***** Stored data *****
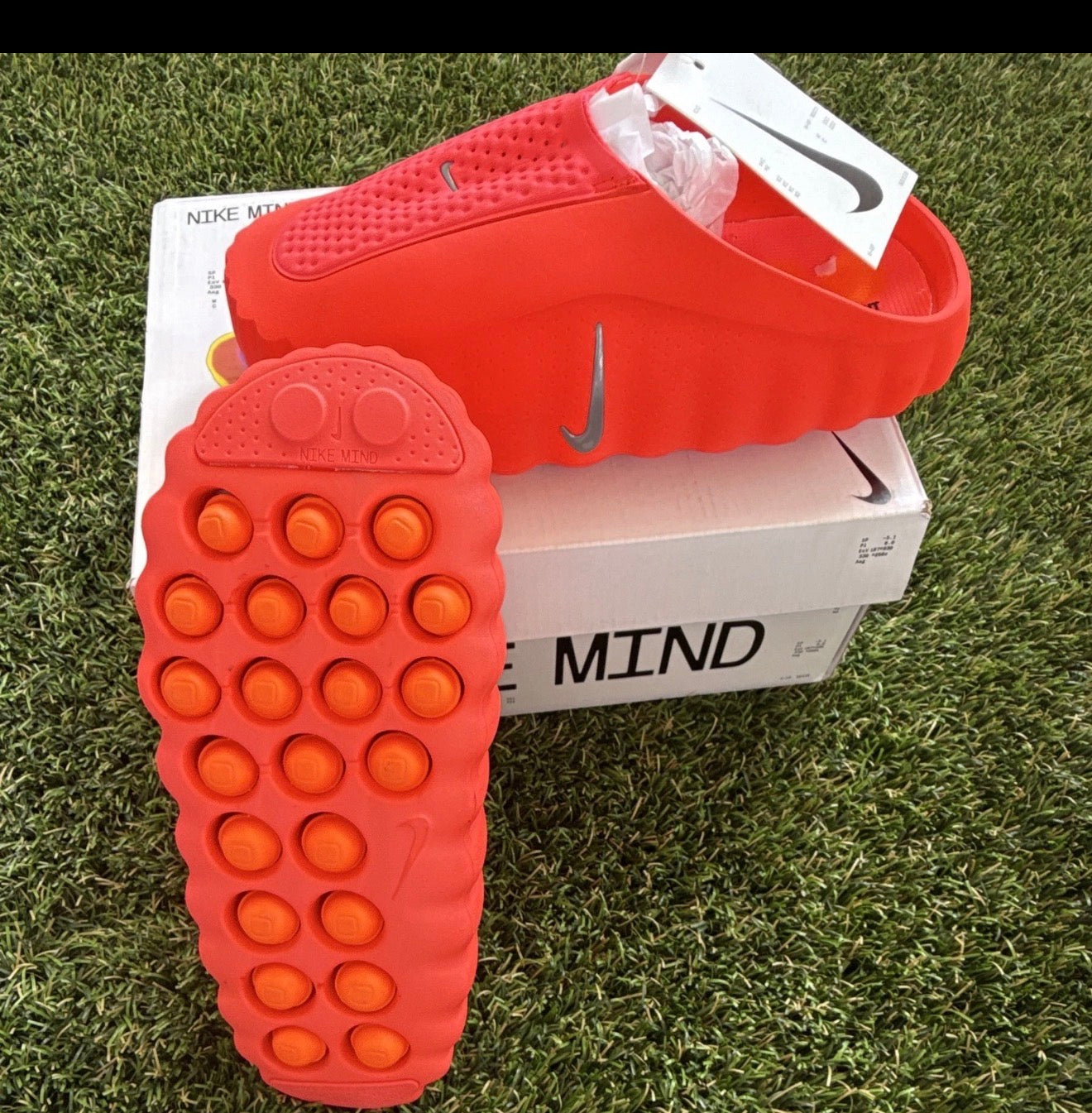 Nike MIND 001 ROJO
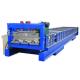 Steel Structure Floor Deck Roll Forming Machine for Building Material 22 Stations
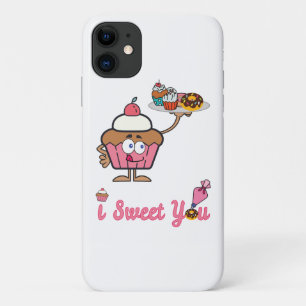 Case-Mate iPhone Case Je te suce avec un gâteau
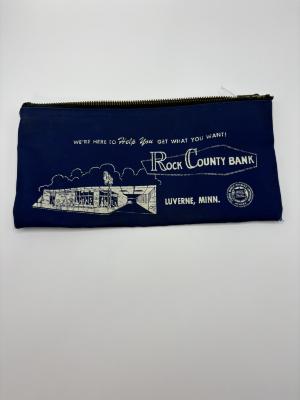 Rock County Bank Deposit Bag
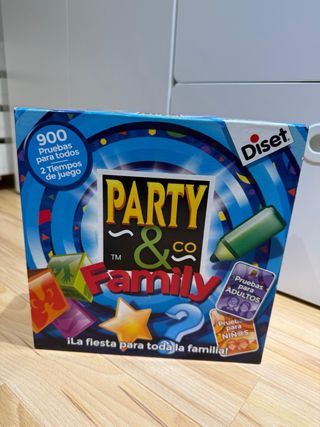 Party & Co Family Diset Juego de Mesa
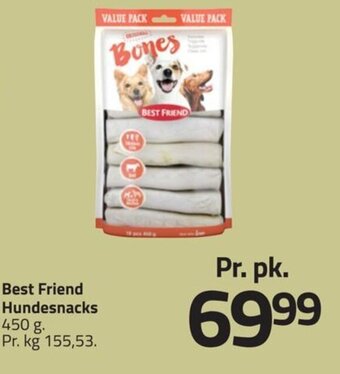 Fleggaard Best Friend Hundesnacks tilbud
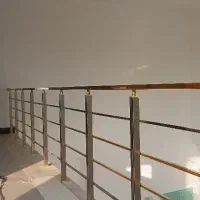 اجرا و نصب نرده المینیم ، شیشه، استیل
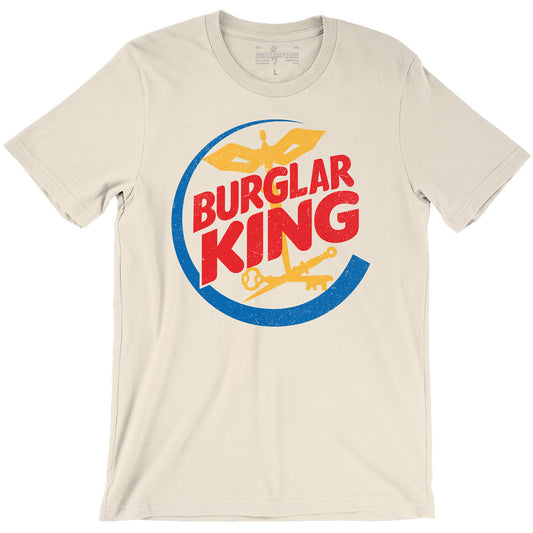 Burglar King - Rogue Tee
*****
***** Stored data *****
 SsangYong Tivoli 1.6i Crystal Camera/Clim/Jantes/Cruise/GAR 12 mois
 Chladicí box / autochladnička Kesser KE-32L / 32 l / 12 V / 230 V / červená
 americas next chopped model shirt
*****
***** Stored data *****
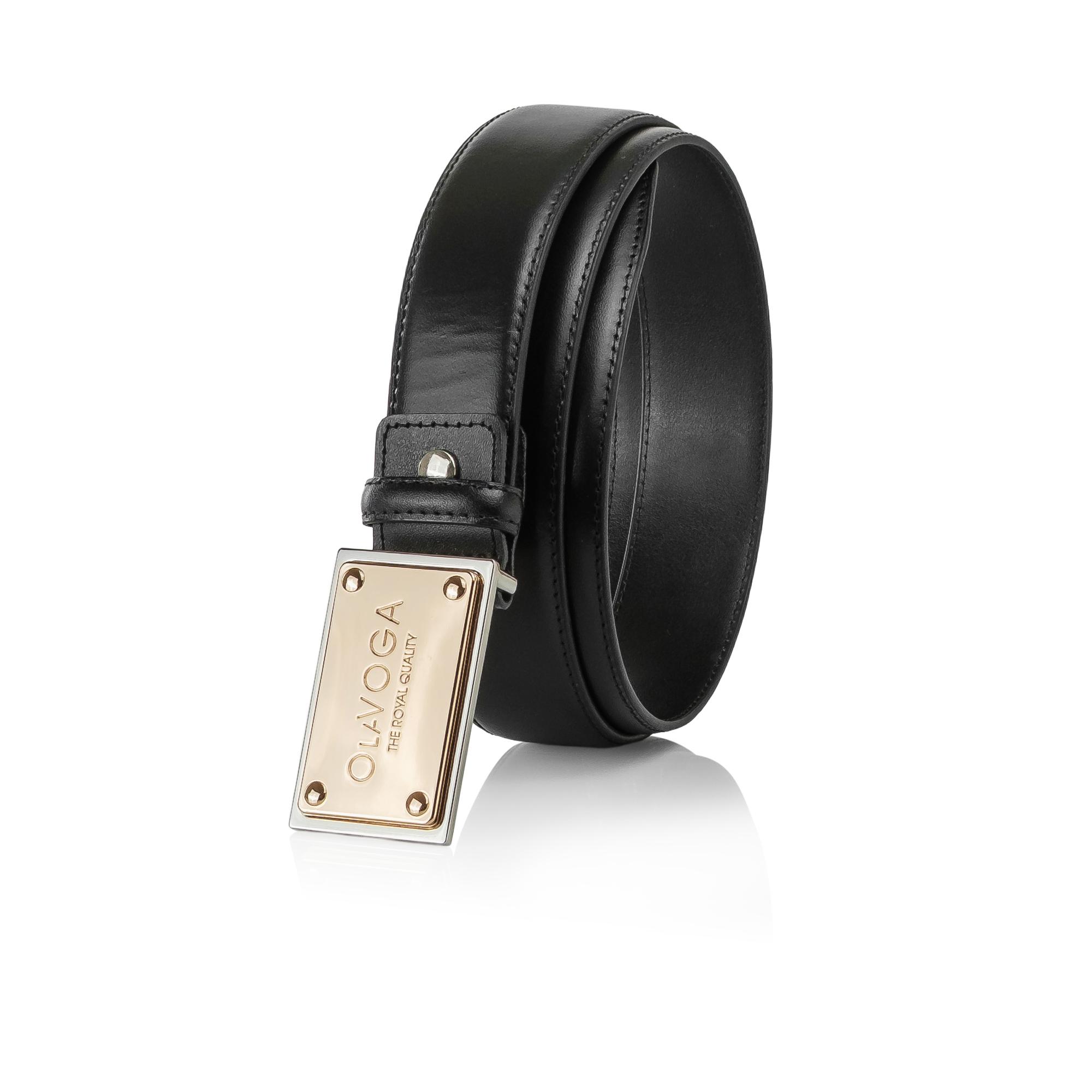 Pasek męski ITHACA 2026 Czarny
*****
Task statement:
Can you return, word for word, the lines starting at the one that contains "Nike MIND 001 ROJO" and ending at the one that contains "Burglar King - Rogue Tee", with the pictures left out?

Response area:
 Nike MIND 001 ROJO
 Steel Structure Floor Deck Roll Forming Machine for Building Material 22 Stations
 Case-Mate iPhone Case Je te suce avec un gâteau
 Rock County Bank Deposit Bag
 Party & Co Family Diset Juego de Mesa
 Fleggaard Best Friend Hundesnacks tilbud
 اجرا و نصب نرده المینیم ، شیشه، استیل
 Burglar King - Rogue Tee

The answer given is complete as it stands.